Burke and Football

Every Sunday for about 20 weeks, I sit on my couch for about 8 hours and watch the best sport alive, football. As a lover of the sport, I truly appreciate the game for its amazing plays, big hits and sophisticated defensive schemes that coaches employ. According to Mark Tracy’s article NFL Rules Changes: When Is Football No Longer Football, the NFL has adopted 3 new rules to help make the game safer: banning ball-carriers from lowering their helmets into oncoming defenders in an attempt to break free of the tackle, getting rid of kick-offs in the Pro Bowl, and eliminating tackling during preseason camps.

By implementing these rules, the NFL is taking away a tremendous amount from the game. Edmund Burke, the father of conservatism, would also be against implementing such rules. In Burke’s Reflections on the French Revolution in France, he states that slow and gradual change is the best way to yield positive results; revolutionary change is counterproductive and will lead to unrest and disorganization. The NFL is a game known for its physicality, a main feature that attracts so many viewers. Disallowing ball carriers to lower their helmets and taking away tackling from preseason camps takes away from the physicality that fans love to see. While these rules do improve the safety of players, it diminishes the sport as a whole. In addition, the NFL is taking away kick-offs during the pro bowl. Devin Hester was known for electrifying the crowds with his ability to return kick offs.

Devin Hester, the NFL's best kick returner, is getting set to return the kickoff. (via Wikimedia)
Devin Hester, the NFL’s best kick returner, is getting set to return the kickoff. (via Wikimedia)

They have brought excitement to the game and have created a new dynamic to the game. By taking it away, it will only make the game less exciting and appealing to fans. The NFL should not make such drastic changes to the game. Football players understand that the sport they play is a physical one that carries risk to their health. If all these rules are implemented, is it still really football?

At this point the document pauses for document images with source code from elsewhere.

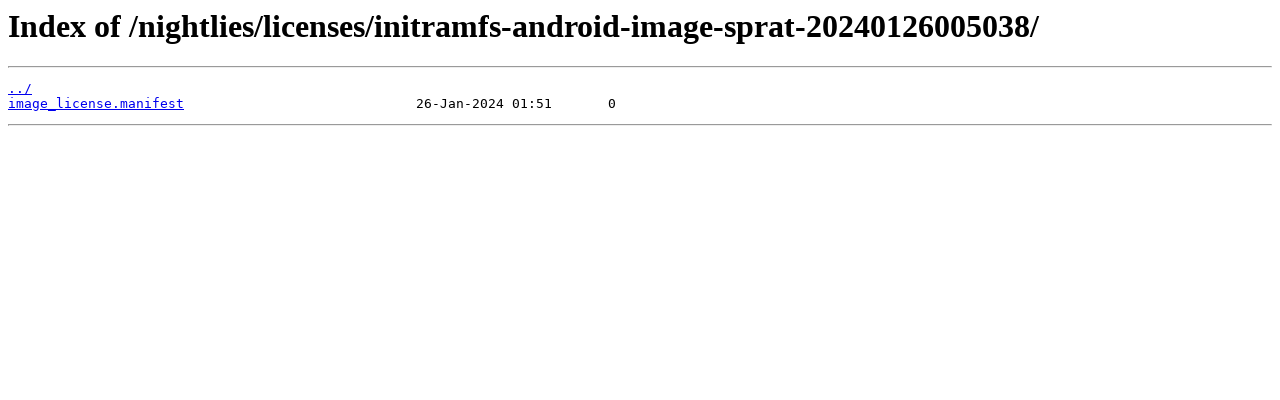

--- FILE ---
content_type: text/html
request_url: https://release.asteroidos.org/nightlies/licenses/initramfs-android-image-sprat-20240126005038/
body_size: 132
content:
<html>
<head><title>Index of /nightlies/licenses/initramfs-android-image-sprat-20240126005038/</title></head>
<body>
<h1>Index of /nightlies/licenses/initramfs-android-image-sprat-20240126005038/</h1><hr><pre><a href="../">../</a>
<a href="image_license.manifest">image_license.manifest</a>                             26-Jan-2024 01:51       0
</pre><hr></body>
</html>
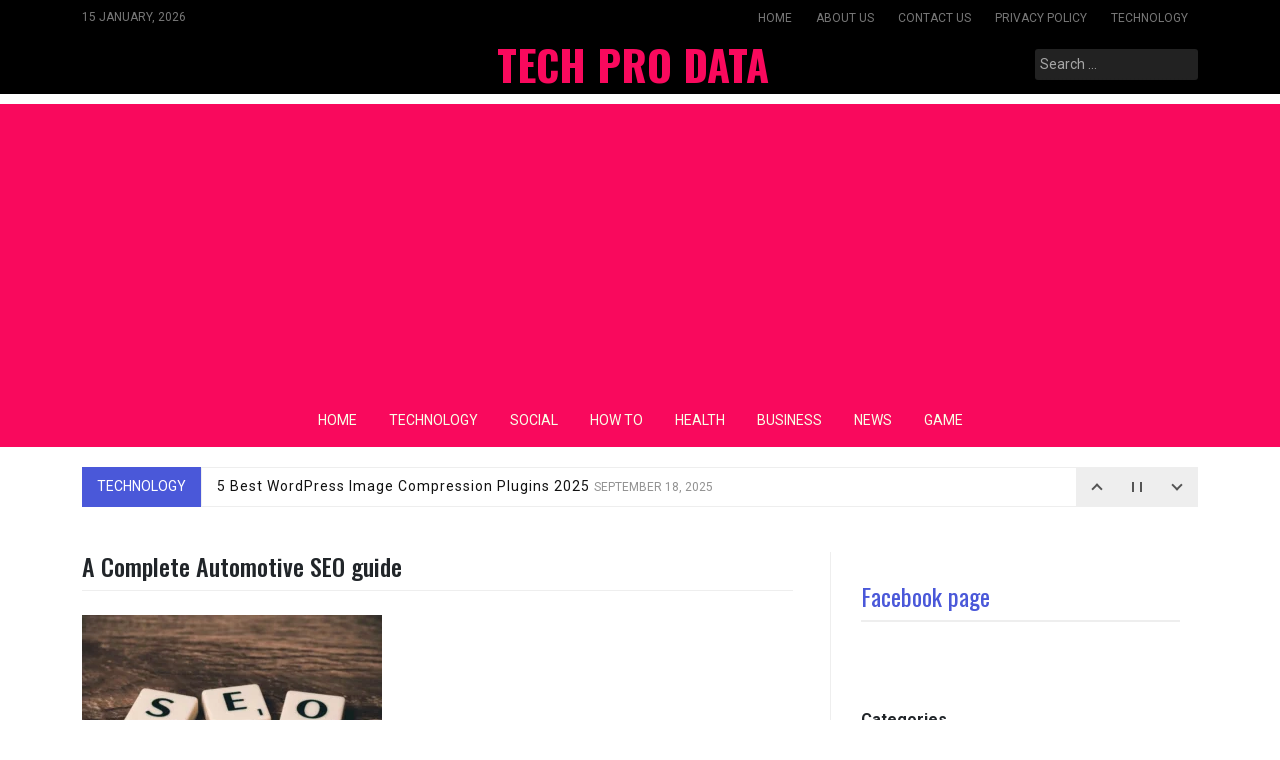

--- FILE ---
content_type: text/html; charset=utf-8
request_url: https://www.google.com/recaptcha/api2/aframe
body_size: 183
content:
<!DOCTYPE HTML><html><head><meta http-equiv="content-type" content="text/html; charset=UTF-8"></head><body><script nonce="YkL5-Lp5m3LLQy1gQtfExg">/** Anti-fraud and anti-abuse applications only. See google.com/recaptcha */ try{var clients={'sodar':'https://pagead2.googlesyndication.com/pagead/sodar?'};window.addEventListener("message",function(a){try{if(a.source===window.parent){var b=JSON.parse(a.data);var c=clients[b['id']];if(c){var d=document.createElement('img');d.src=c+b['params']+'&rc='+(localStorage.getItem("rc::a")?sessionStorage.getItem("rc::b"):"");window.document.body.appendChild(d);sessionStorage.setItem("rc::e",parseInt(sessionStorage.getItem("rc::e")||0)+1);localStorage.setItem("rc::h",'1768510907976');}}}catch(b){}});window.parent.postMessage("_grecaptcha_ready", "*");}catch(b){}</script></body></html>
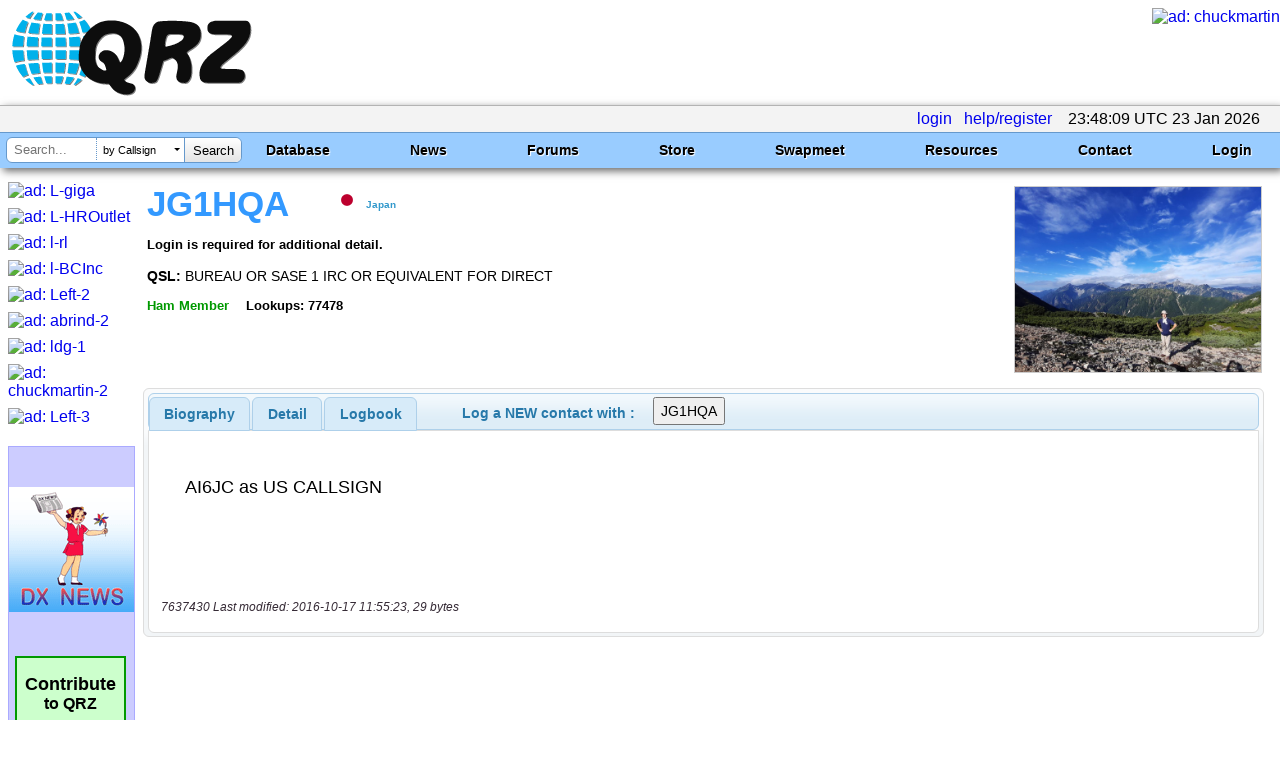

--- FILE ---
content_type: text/html; charset=utf-8
request_url: https://www.google.com/recaptcha/api2/aframe
body_size: 182
content:
<!DOCTYPE HTML><html><head><meta http-equiv="content-type" content="text/html; charset=UTF-8"></head><body><script nonce="mblrVEby6x5T-1FOeS4xOw">/** Anti-fraud and anti-abuse applications only. See google.com/recaptcha */ try{var clients={'sodar':'https://pagead2.googlesyndication.com/pagead/sodar?'};window.addEventListener("message",function(a){try{if(a.source===window.parent){var b=JSON.parse(a.data);var c=clients[b['id']];if(c){var d=document.createElement('img');d.src=c+b['params']+'&rc='+(localStorage.getItem("rc::a")?sessionStorage.getItem("rc::b"):"");window.document.body.appendChild(d);sessionStorage.setItem("rc::e",parseInt(sessionStorage.getItem("rc::e")||0)+1);localStorage.setItem("rc::h",'1769212092934');}}}catch(b){}});window.parent.postMessage("_grecaptcha_ready", "*");}catch(b){}</script></body></html>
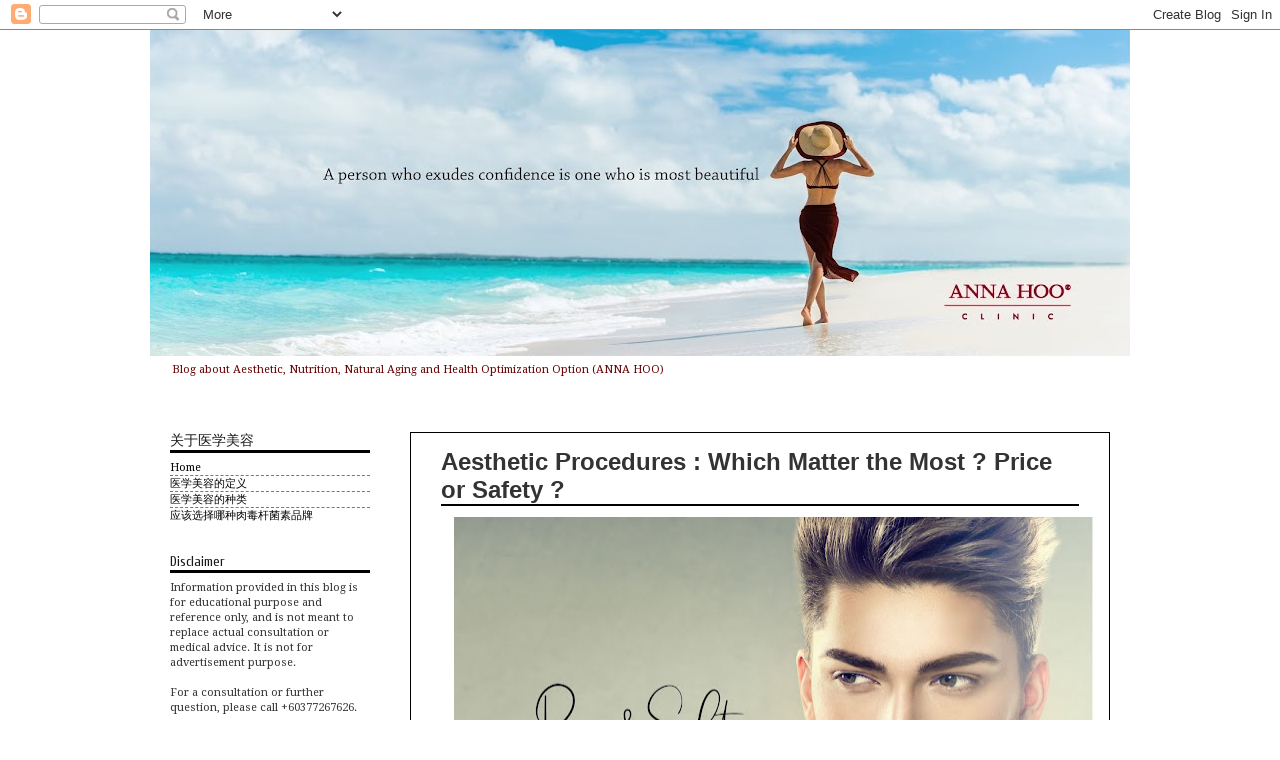

--- FILE ---
content_type: text/html; charset=utf-8
request_url: https://www.google.com/recaptcha/api2/aframe
body_size: 267
content:
<!DOCTYPE HTML><html><head><meta http-equiv="content-type" content="text/html; charset=UTF-8"></head><body><script nonce="2ItyLbbhJoq8rIY1mAXkVA">/** Anti-fraud and anti-abuse applications only. See google.com/recaptcha */ try{var clients={'sodar':'https://pagead2.googlesyndication.com/pagead/sodar?'};window.addEventListener("message",function(a){try{if(a.source===window.parent){var b=JSON.parse(a.data);var c=clients[b['id']];if(c){var d=document.createElement('img');d.src=c+b['params']+'&rc='+(localStorage.getItem("rc::a")?sessionStorage.getItem("rc::b"):"");window.document.body.appendChild(d);sessionStorage.setItem("rc::e",parseInt(sessionStorage.getItem("rc::e")||0)+1);localStorage.setItem("rc::h",'1768974835020');}}}catch(b){}});window.parent.postMessage("_grecaptcha_ready", "*");}catch(b){}</script></body></html>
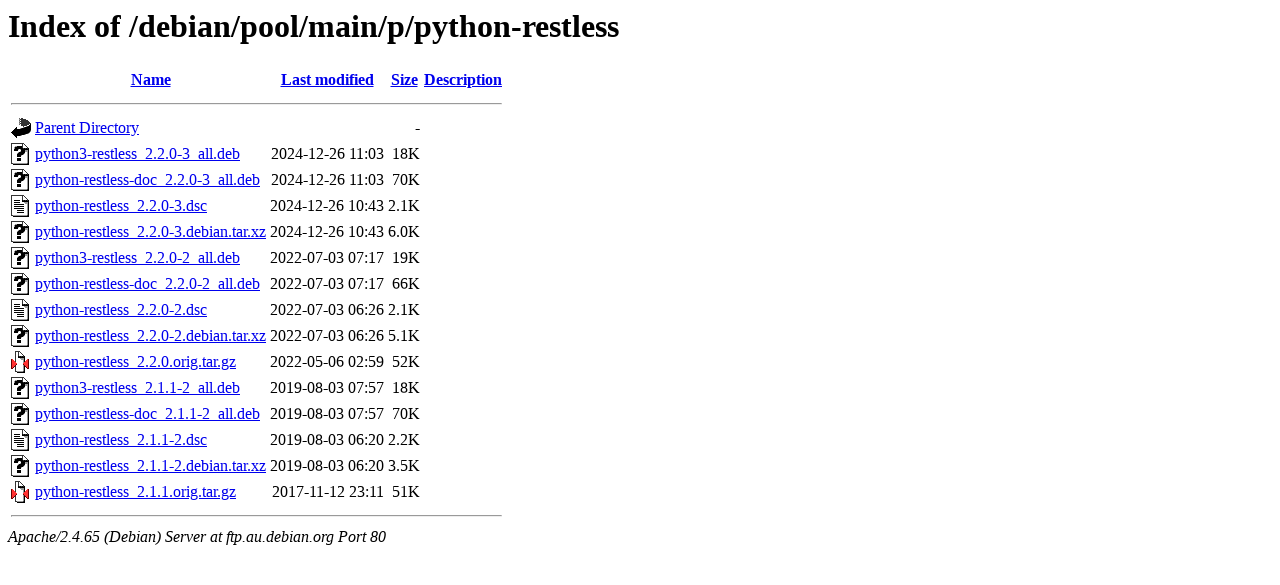

--- FILE ---
content_type: text/html;charset=UTF-8
request_url: http://ftp.au.debian.org/debian/pool/main/p/python-restless/?C=M;O=D
body_size: 755
content:
<!DOCTYPE HTML PUBLIC "-//W3C//DTD HTML 3.2 Final//EN">
<html>
 <head>
  <title>Index of /debian/pool/main/p/python-restless</title>
 </head>
 <body>
<h1>Index of /debian/pool/main/p/python-restless</h1>
  <table>
   <tr><th valign="top"><img src="/icons/blank.gif" alt="[ICO]"></th><th><a href="?C=N;O=A">Name</a></th><th><a href="?C=M;O=A">Last modified</a></th><th><a href="?C=S;O=A">Size</a></th><th><a href="?C=D;O=A">Description</a></th></tr>
   <tr><th colspan="5"><hr></th></tr>
<tr><td valign="top"><img src="/icons/back.gif" alt="[PARENTDIR]"></td><td><a href="/debian/pool/main/p/">Parent Directory</a></td><td>&nbsp;</td><td align="right">  - </td><td>&nbsp;</td></tr>
<tr><td valign="top"><img src="/icons/unknown.gif" alt="[   ]"></td><td><a href="python3-restless_2.2.0-3_all.deb">python3-restless_2.2.0-3_all.deb</a></td><td align="right">2024-12-26 11:03  </td><td align="right"> 18K</td><td>&nbsp;</td></tr>
<tr><td valign="top"><img src="/icons/unknown.gif" alt="[   ]"></td><td><a href="python-restless-doc_2.2.0-3_all.deb">python-restless-doc_2.2.0-3_all.deb</a></td><td align="right">2024-12-26 11:03  </td><td align="right"> 70K</td><td>&nbsp;</td></tr>
<tr><td valign="top"><img src="/icons/text.gif" alt="[TXT]"></td><td><a href="python-restless_2.2.0-3.dsc">python-restless_2.2.0-3.dsc</a></td><td align="right">2024-12-26 10:43  </td><td align="right">2.1K</td><td>&nbsp;</td></tr>
<tr><td valign="top"><img src="/icons/unknown.gif" alt="[   ]"></td><td><a href="python-restless_2.2.0-3.debian.tar.xz">python-restless_2.2.0-3.debian.tar.xz</a></td><td align="right">2024-12-26 10:43  </td><td align="right">6.0K</td><td>&nbsp;</td></tr>
<tr><td valign="top"><img src="/icons/unknown.gif" alt="[   ]"></td><td><a href="python3-restless_2.2.0-2_all.deb">python3-restless_2.2.0-2_all.deb</a></td><td align="right">2022-07-03 07:17  </td><td align="right"> 19K</td><td>&nbsp;</td></tr>
<tr><td valign="top"><img src="/icons/unknown.gif" alt="[   ]"></td><td><a href="python-restless-doc_2.2.0-2_all.deb">python-restless-doc_2.2.0-2_all.deb</a></td><td align="right">2022-07-03 07:17  </td><td align="right"> 66K</td><td>&nbsp;</td></tr>
<tr><td valign="top"><img src="/icons/text.gif" alt="[TXT]"></td><td><a href="python-restless_2.2.0-2.dsc">python-restless_2.2.0-2.dsc</a></td><td align="right">2022-07-03 06:26  </td><td align="right">2.1K</td><td>&nbsp;</td></tr>
<tr><td valign="top"><img src="/icons/unknown.gif" alt="[   ]"></td><td><a href="python-restless_2.2.0-2.debian.tar.xz">python-restless_2.2.0-2.debian.tar.xz</a></td><td align="right">2022-07-03 06:26  </td><td align="right">5.1K</td><td>&nbsp;</td></tr>
<tr><td valign="top"><img src="/icons/compressed.gif" alt="[   ]"></td><td><a href="python-restless_2.2.0.orig.tar.gz">python-restless_2.2.0.orig.tar.gz</a></td><td align="right">2022-05-06 02:59  </td><td align="right"> 52K</td><td>&nbsp;</td></tr>
<tr><td valign="top"><img src="/icons/unknown.gif" alt="[   ]"></td><td><a href="python3-restless_2.1.1-2_all.deb">python3-restless_2.1.1-2_all.deb</a></td><td align="right">2019-08-03 07:57  </td><td align="right"> 18K</td><td>&nbsp;</td></tr>
<tr><td valign="top"><img src="/icons/unknown.gif" alt="[   ]"></td><td><a href="python-restless-doc_2.1.1-2_all.deb">python-restless-doc_2.1.1-2_all.deb</a></td><td align="right">2019-08-03 07:57  </td><td align="right"> 70K</td><td>&nbsp;</td></tr>
<tr><td valign="top"><img src="/icons/text.gif" alt="[TXT]"></td><td><a href="python-restless_2.1.1-2.dsc">python-restless_2.1.1-2.dsc</a></td><td align="right">2019-08-03 06:20  </td><td align="right">2.2K</td><td>&nbsp;</td></tr>
<tr><td valign="top"><img src="/icons/unknown.gif" alt="[   ]"></td><td><a href="python-restless_2.1.1-2.debian.tar.xz">python-restless_2.1.1-2.debian.tar.xz</a></td><td align="right">2019-08-03 06:20  </td><td align="right">3.5K</td><td>&nbsp;</td></tr>
<tr><td valign="top"><img src="/icons/compressed.gif" alt="[   ]"></td><td><a href="python-restless_2.1.1.orig.tar.gz">python-restless_2.1.1.orig.tar.gz</a></td><td align="right">2017-11-12 23:11  </td><td align="right"> 51K</td><td>&nbsp;</td></tr>
   <tr><th colspan="5"><hr></th></tr>
</table>
<address>Apache/2.4.65 (Debian) Server at ftp.au.debian.org Port 80</address>
</body></html>
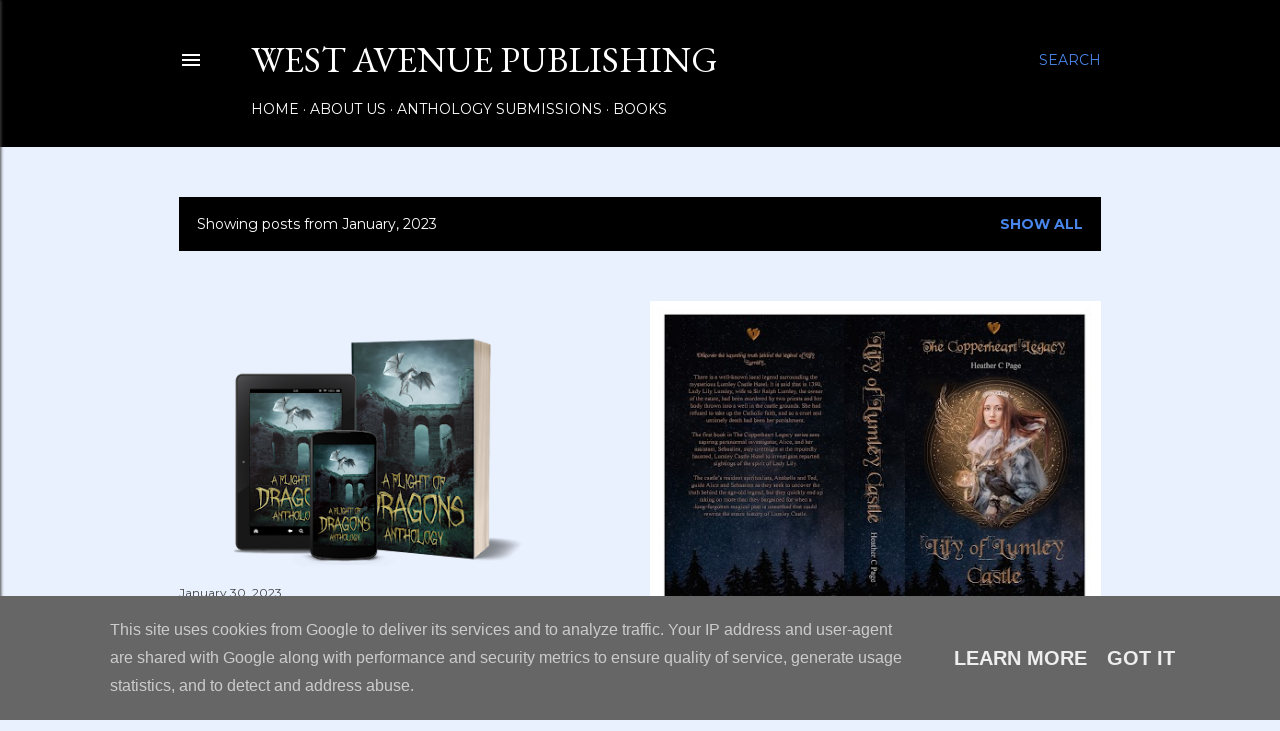

--- FILE ---
content_type: text/html; charset=utf-8
request_url: https://www.google.com/recaptcha/api2/aframe
body_size: 269
content:
<!DOCTYPE HTML><html><head><meta http-equiv="content-type" content="text/html; charset=UTF-8"></head><body><script nonce="Ce3XL0ygqxJW1LWR6N88kQ">/** Anti-fraud and anti-abuse applications only. See google.com/recaptcha */ try{var clients={'sodar':'https://pagead2.googlesyndication.com/pagead/sodar?'};window.addEventListener("message",function(a){try{if(a.source===window.parent){var b=JSON.parse(a.data);var c=clients[b['id']];if(c){var d=document.createElement('img');d.src=c+b['params']+'&rc='+(localStorage.getItem("rc::a")?sessionStorage.getItem("rc::b"):"");window.document.body.appendChild(d);sessionStorage.setItem("rc::e",parseInt(sessionStorage.getItem("rc::e")||0)+1);localStorage.setItem("rc::h",'1769074539650');}}}catch(b){}});window.parent.postMessage("_grecaptcha_ready", "*");}catch(b){}</script></body></html>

A couple years ago, the NFL proposed a new rule that would punish teams for their players’ multiple flagrant hits, resulting in thousands of dollars of fines. Dubbed the “Steelers Rule”, players were outraged, calling football soft. In 2010, all pro linebacker James Harrison was fined $100,000 for his hits. He took out his frustration on twitter, saying “I’m absolutely sure now after this last rule change that the people making the rules at the NFL are idiots”.

James Harrison playing against the Baltimore Ravens.
James Harrison playing against the Baltimore Ravens.

James’ teammate Lamar Woodley was also disgusted with the new rule, stating, “Football is turning soft now. Too many fines. Too many penalties protecting the quarterback every single play. Defensive guys can’t be defensive guys no more”. As seen, many of the players already are unhappy with the current rules. Additional rules would drastically change the game, something Burke would be completely against.


One thought on “Burke and Football

  1. As an avid football watcher myself I found your post to be extremely interesting. I agree that Burke would not support this rapid changing and implementation of new rules. However, I do believe that these new rules are most certainly justified. I think Mill would argue that these new rules are justified. When the actions of one are going to harm another then that act should not be allowed. There is growing evidence to support the growing issue of concussions and even paralysis as a result of the types of hits that the NFL is making rules against. It only has recently been brought to light how dangerous these hits are. These hits are harmful and there has to be rules against such hits to protect players from harm done by others. Overall, I think you wrote a very strong blog, but there is other justification for the rules that you write about.